> _What to do_
a - List every noun the text about lashing logs uses for the timber pieces being joined or stabilized.
b - Write the next few sentences of the text about lashing logs, picking up right after its final sentence.

-- start of Extract provided --

You have a nearly impossible problem.  With heavy logs, the rope will have to overcome an extremely high moment of inertia on each leg.  The tripod lashing may consume a lot of rope, but this contraption would consume way more rope to keep the legs stable.

No!  :) The weather beaten, standard solution of engineers, when they have an orthogonal frame with joints of beams and it is hard to keep them together at right angles, is to put diagonals that keep the corners at a constant distance, so that the whole frame is stabilized. The diagonal cables/ropes connecting the opposite corners do what is called "triangulation", and take off most, or even all, the strain of the joints, so the angles do not become oblique - i.e, the shape of the frame remains an orthogonal parallelogram, it is not transfigured to an oblique one. Bind the three poles at each corner for me as tightly as you can, so that they do not slip, and I will manage to prevent our parallelogram decay into a rhomboid.  :)

-- end of Extract provided --
-- start of Entries provided --

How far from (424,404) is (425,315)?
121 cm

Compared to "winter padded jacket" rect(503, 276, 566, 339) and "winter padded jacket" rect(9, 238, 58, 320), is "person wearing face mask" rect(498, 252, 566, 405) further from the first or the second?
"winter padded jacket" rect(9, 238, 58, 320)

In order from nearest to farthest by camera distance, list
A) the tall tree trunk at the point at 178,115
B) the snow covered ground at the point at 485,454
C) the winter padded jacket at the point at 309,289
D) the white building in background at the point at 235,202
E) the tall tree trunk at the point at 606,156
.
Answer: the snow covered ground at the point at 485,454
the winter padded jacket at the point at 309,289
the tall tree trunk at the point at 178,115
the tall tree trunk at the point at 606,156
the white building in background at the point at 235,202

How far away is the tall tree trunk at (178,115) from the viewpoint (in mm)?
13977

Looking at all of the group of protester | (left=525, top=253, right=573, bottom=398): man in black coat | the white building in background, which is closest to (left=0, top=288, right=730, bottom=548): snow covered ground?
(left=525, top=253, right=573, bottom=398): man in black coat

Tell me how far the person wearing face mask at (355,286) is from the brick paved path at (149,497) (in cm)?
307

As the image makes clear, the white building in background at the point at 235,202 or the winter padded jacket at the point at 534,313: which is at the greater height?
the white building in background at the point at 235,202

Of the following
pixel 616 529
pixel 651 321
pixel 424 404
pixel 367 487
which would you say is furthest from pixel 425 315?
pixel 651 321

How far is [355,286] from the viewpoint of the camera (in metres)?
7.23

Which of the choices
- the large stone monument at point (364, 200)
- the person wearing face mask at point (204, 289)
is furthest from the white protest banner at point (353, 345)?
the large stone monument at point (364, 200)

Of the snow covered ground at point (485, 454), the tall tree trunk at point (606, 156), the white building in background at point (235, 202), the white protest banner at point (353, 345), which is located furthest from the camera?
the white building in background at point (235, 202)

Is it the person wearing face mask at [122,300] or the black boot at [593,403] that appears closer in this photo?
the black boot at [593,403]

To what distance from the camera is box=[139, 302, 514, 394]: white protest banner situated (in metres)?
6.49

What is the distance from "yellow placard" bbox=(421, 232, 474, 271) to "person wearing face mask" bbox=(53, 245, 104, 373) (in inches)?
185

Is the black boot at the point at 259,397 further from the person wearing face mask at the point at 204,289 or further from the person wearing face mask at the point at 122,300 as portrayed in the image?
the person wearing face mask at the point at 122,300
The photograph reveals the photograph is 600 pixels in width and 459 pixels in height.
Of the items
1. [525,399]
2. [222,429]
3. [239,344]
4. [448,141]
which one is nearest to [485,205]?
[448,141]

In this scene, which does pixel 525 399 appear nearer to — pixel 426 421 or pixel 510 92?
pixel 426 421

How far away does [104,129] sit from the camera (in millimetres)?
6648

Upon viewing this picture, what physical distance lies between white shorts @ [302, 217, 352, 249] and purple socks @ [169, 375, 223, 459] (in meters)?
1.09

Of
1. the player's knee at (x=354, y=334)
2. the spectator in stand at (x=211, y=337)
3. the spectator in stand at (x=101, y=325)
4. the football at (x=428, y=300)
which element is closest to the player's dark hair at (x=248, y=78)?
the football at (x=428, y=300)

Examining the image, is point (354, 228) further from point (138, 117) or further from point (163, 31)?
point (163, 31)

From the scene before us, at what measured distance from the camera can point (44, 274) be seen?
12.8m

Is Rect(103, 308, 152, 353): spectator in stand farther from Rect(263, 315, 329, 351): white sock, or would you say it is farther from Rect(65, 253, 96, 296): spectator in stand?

-- end of Entries provided --

> _Expected answers_
a - logs, legs, beams, poles

b -
Well, yeah, but you just added more material.  I thought the only material we had were the three legs and rope.

If we can add other materials, then your problem becomes trivial.  You bind two legs on the ground at a right angle by using a cross beam and nails/bolts.  Then, bind the third leg by using two more cross beams.  You can add the rope, but it would be unnecessary.  I have made this type of construction before.  If you remove the crossbeams and have just rope at the vertex, then the structure becomes unstable.  I wouldn't use if for anything other than art.
« Last Edit: October 29, 2010, 10:59:52 PM by knot4u »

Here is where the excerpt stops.